Eastern Consolidated Properties, Inc., Appellant,
v
The Morrie Golick Living Trust et al., Respondents.

[*1] Goetz Fitzpatrick LLP, New York (Bernard Kobroff of counsel), for appellant.

Proskauer Rose LLP, New York (Leonard S. Baum of counsel), for respondents.

Judgment, Supreme Court, New York County (Ira Gammerman, J.H.O.), entered March 11, 2010, dismissing the complaint, and bringing up for review an order, same court and J.H.O., entered February 18, 2010, which granted defendants' motion for summary judgment, unanimously affirmed, without costs. Appeal from the aforesaid order unanimously dismissed, without costs, as subsumed in the appeal from the judgment.
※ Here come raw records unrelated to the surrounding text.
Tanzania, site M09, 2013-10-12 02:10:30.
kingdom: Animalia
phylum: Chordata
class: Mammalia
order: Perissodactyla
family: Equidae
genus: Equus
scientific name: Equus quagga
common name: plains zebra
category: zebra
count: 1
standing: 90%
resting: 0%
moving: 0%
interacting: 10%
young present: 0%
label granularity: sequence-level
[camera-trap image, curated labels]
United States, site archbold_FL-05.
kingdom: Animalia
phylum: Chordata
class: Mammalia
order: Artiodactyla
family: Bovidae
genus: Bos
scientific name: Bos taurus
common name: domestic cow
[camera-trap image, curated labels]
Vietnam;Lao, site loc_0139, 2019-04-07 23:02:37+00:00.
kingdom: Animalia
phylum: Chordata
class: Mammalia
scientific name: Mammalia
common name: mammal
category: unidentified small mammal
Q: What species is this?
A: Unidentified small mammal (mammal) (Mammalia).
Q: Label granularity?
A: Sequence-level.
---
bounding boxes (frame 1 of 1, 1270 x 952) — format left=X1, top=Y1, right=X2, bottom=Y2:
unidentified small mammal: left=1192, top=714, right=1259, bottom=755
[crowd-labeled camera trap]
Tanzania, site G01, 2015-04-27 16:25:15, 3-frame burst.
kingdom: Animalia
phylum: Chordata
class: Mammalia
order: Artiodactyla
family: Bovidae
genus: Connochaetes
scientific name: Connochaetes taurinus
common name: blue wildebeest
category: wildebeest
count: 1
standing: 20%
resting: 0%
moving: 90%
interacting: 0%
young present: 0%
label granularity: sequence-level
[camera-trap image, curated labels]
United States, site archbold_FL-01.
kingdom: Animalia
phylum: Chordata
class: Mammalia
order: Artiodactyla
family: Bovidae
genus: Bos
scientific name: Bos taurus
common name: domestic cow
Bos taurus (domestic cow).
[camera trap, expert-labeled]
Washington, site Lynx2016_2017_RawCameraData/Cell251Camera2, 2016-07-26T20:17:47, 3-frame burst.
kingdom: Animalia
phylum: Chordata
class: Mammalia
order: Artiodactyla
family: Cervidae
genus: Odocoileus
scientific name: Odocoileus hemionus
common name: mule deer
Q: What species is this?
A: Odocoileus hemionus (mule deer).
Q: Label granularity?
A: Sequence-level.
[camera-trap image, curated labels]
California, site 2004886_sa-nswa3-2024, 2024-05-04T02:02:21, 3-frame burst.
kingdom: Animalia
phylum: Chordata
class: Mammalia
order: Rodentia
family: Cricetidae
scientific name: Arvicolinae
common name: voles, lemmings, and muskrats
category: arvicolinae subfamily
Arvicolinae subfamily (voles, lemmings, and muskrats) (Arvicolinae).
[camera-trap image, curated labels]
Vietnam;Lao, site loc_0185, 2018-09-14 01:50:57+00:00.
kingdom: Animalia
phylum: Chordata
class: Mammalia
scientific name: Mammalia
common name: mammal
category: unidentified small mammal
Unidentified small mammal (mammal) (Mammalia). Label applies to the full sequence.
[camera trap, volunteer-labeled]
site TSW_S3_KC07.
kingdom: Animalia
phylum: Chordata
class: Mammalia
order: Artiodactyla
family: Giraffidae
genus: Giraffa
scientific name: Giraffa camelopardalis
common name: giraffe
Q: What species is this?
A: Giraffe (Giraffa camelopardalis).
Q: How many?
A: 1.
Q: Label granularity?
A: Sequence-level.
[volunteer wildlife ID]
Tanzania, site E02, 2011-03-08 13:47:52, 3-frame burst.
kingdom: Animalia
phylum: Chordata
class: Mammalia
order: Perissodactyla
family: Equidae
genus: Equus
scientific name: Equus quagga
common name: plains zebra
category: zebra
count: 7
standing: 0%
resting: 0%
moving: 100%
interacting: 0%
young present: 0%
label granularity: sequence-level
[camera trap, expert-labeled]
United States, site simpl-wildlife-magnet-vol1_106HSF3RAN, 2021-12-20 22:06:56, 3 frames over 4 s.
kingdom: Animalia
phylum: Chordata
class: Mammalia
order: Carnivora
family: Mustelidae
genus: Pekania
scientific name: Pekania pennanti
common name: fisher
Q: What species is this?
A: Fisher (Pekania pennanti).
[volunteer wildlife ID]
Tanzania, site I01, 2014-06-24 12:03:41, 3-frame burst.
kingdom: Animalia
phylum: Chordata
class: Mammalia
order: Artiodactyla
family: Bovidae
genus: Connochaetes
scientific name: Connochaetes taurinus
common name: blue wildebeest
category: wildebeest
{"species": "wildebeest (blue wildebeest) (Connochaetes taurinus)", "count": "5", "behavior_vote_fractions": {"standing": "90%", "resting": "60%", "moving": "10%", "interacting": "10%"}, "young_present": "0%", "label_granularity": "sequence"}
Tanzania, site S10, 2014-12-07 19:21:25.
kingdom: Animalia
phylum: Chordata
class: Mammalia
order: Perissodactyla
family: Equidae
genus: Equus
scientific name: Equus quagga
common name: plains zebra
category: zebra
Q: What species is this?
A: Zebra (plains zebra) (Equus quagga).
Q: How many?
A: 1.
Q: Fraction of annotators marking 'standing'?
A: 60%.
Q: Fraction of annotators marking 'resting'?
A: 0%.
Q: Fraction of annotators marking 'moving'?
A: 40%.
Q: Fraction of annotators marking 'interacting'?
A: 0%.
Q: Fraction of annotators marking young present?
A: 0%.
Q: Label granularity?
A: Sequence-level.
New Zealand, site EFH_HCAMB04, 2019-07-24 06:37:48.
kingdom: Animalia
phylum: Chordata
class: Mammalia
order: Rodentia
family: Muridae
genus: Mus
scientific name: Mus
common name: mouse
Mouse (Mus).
Plaintiff failed to raise a triable issue of fact whether it produced a buyer who was ready, willing and able to purchase the subject property on the terms offered by defendants (see Lane—Real Estate Dept. Store v Lawlet Corp., 28 NY2d 36, 42 [1971]). The deal memorandum entered into by the parties, which expressly stated, "This memo shall memorialize the terms of the deal that have been accepted, subject to the signing of a mutually acceptable Contract of Sale," is a classic example of an "agreement to agree," and therefore was insufficient to trigger the duty of good faith (see Richbell Info. Servs. v Jupiter Partners, 309 AD2d 288, 297 [2003]; RAJ Acquisition Corp. v Atamanuk, 272 AD2d 164 [2000]). The "marked-up" contract returned by defendants' attorney to the potential buyer's attorney was a counteroffer to the contract originally proposed by the buyer (see Helmsley-Spear, Inc. v Kupferschmid, 301 AD2d 442 [2003]). The potential buyer's attorney responded with concerns about inspection, zoning, air rights, parking and artist certification for "Joint Living Working Quarters." These negotiations demonstrate that there never was a meeting of the minds on all essential terms (Spier v Southgate Owners Corp., 39 AD3d 277, 278 [2007]; Ross v Wu, 27 AD3d 237 [2006], lv denied 7 NY3d 713 [2006]; David Day Realty v Farkas, 75 AD2d 783 [1980]). Nor is there any evidence that defendants deliberately attempted to destroy a potential transaction to avoid paying a brokerage commission (see Thoens v J. A. Kennedy Realty Corp., 279 App Div 216, 220 [1951], affd 304 NY 753 [1952]). To the contrary, even after they entered into a lease with another party, [*2]defendants attempted to complete a sale with plaintiff's potential buyer, but were unable to do so in a timely fashion.

The documentary evidence in the record obviates the need for additional discovery. Concur—Tom, J.P., Mazzarelli, Acosta, Renwick and Freedman, JJ.